===== Page excerpt =====

Van Gogh Self-Portraits, Courtauld
Van Gogh Self-Portraits takes as its springboard Vincent Van Gogh’s Self-Portrait with Bandaged Ear, one of the most celebrated works in the Courtauld’s collection. This will be the first time the full span of Van Gogh’s self-portraiture has been explored in an exhibition. Several works in the exhibition were last together in Van Gogh’s studio but have never been reunited until now. The collection will trace the evolution of Van Gogh’s self-representation, from his early Self-Portrait with a Dark Felt Hat, created in 1886 during his formative period in Paris, to Self-Portrait with a Palette, painted at the asylum in Saint-Rémy-de-Provence in September 1889, one of his last portraits before his death. The reputation of Van Gogh today is linked as much to his extraordinary life as it is to his iconic paintings, and this exhibition explores both of them.

===== Provided records =====

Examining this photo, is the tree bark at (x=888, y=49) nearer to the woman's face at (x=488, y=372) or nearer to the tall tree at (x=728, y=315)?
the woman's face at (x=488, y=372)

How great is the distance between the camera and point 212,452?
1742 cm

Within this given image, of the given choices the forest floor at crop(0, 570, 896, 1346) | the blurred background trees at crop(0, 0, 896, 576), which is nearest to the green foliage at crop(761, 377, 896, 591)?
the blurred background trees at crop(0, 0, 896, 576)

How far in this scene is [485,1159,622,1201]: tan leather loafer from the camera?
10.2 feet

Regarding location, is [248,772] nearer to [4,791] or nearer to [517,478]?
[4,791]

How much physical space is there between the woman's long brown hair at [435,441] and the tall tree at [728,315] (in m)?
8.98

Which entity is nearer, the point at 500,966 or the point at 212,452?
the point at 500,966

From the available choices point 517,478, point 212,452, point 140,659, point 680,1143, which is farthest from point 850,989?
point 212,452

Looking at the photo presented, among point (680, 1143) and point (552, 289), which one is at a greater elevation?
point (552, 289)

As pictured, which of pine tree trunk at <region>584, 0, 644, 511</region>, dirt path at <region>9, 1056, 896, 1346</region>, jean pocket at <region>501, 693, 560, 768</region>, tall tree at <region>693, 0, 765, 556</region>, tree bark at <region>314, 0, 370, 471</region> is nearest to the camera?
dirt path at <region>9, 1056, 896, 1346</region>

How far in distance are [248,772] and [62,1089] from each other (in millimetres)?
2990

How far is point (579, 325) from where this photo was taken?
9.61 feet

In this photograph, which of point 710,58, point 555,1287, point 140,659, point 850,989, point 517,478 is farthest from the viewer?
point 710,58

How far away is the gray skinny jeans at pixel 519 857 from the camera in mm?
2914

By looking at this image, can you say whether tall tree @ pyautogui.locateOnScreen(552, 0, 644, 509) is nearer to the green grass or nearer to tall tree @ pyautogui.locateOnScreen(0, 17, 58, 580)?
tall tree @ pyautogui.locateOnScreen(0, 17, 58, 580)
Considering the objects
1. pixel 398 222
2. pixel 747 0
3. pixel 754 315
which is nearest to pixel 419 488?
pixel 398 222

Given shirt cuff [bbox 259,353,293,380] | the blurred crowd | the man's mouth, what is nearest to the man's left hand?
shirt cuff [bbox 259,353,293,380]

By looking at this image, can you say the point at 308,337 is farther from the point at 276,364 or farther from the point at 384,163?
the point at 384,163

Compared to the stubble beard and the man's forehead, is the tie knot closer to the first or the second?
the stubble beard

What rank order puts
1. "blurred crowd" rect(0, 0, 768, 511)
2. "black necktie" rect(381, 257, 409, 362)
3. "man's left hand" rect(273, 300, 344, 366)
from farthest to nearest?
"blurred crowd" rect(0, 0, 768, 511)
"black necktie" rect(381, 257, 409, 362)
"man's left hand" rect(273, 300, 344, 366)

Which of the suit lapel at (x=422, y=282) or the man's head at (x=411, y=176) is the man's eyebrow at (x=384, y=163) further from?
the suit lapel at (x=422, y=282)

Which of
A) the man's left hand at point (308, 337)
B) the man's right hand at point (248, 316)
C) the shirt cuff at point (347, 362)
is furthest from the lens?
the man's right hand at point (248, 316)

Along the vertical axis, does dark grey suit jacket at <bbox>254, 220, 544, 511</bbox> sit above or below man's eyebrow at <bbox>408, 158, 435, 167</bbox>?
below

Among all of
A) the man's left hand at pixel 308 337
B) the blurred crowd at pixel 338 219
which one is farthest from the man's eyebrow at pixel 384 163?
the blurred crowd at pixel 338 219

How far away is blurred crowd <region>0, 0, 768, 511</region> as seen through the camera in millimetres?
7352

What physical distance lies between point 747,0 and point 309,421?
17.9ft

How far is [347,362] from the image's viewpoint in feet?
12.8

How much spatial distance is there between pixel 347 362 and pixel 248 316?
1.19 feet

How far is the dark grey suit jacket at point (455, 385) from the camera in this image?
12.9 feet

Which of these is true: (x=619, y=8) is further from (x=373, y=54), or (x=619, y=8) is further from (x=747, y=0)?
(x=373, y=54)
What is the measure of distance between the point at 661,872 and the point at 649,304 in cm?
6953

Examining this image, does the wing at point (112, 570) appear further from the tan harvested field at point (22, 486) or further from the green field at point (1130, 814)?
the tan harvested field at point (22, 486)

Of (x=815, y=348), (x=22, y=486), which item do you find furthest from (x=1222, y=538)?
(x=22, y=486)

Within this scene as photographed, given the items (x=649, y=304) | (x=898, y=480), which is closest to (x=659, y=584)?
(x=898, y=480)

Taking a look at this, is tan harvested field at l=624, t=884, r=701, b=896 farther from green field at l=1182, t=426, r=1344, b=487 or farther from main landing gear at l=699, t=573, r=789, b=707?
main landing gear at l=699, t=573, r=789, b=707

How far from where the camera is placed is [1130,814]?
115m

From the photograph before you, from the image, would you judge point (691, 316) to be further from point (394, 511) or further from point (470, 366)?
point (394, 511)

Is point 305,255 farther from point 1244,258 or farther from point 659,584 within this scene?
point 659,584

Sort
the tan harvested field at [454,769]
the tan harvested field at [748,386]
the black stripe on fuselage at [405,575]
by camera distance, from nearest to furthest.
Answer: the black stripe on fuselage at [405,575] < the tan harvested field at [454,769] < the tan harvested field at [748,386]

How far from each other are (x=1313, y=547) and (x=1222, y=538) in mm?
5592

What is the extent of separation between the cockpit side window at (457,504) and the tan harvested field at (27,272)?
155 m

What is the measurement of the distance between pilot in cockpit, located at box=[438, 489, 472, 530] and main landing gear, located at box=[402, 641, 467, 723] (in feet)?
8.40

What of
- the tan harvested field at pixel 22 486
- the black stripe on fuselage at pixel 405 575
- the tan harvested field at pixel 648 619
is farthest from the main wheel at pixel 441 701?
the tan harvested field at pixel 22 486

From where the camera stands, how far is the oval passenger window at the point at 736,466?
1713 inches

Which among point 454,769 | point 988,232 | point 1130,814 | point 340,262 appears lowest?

=====

## Task list
1. Quote the Van Gogh exhibition text from "Van Gogh Self-Portraits, Courtauld" to "both of them.".
2. Extend the Van Gogh self-portraits exhibition text onward from its final sentence.
The rows shown here are drawn from a separate source unrelated to the exhibition text.

## Answers per task
1.
Van Gogh Self-Portraits, Courtauld
Van Gogh Self-Portraits takes as its springboard Vincent Van Gogh’s Self-Portrait with Bandaged Ear, one of the most celebrated works in the Courtauld’s collection. This will be the first time the full span of Van Gogh’s self-portraiture has been explored in an exhibition. Several works in the exhibition were last together in Van Gogh’s studio but have never been reunited until now. The collection will trace the evolution of Van Gogh’s self-representation, from his early Self-Portrait with a Dark Felt Hat, created in 1886 during his formative period in Paris, to Self-Portrait with a Palette, painted at the asylum in Saint-Rémy-de-Provence in September 1889, one of his last portraits before his death. The reputation of Van Gogh today is linked as much to his extraordinary life as it is to his iconic paintings, and this exhibition explores both of them.

2.
3rd February-8th May
Beatrix Potter: Drawn To Nature, V&A
This family friendly exhibition will take visitors on a journey to discover beloved children’s author and illustrator Beatrix Potter’s life as a scientist and conservationist, exploring the places and animals that inspired her most beloved characters. In collaboration with the National Trust, Beatrix Potter: Drawn to Nature will be the first exhibition to tell the complete life story of Potter. The playful and interactive exhibition will showcase over 240 personal objects including rarely seen letters, manuscripts, sketches, coded diaries, family photographs, examples of commercial merchandise and personal artefacts. It will celebrate her early talent for storytelling, her business acumen, showing the real Beatrix Potter – an exceptional woman, determined to gain success and respect in notoriously closed-off male dominated fields: from science to the fells of Cumbria.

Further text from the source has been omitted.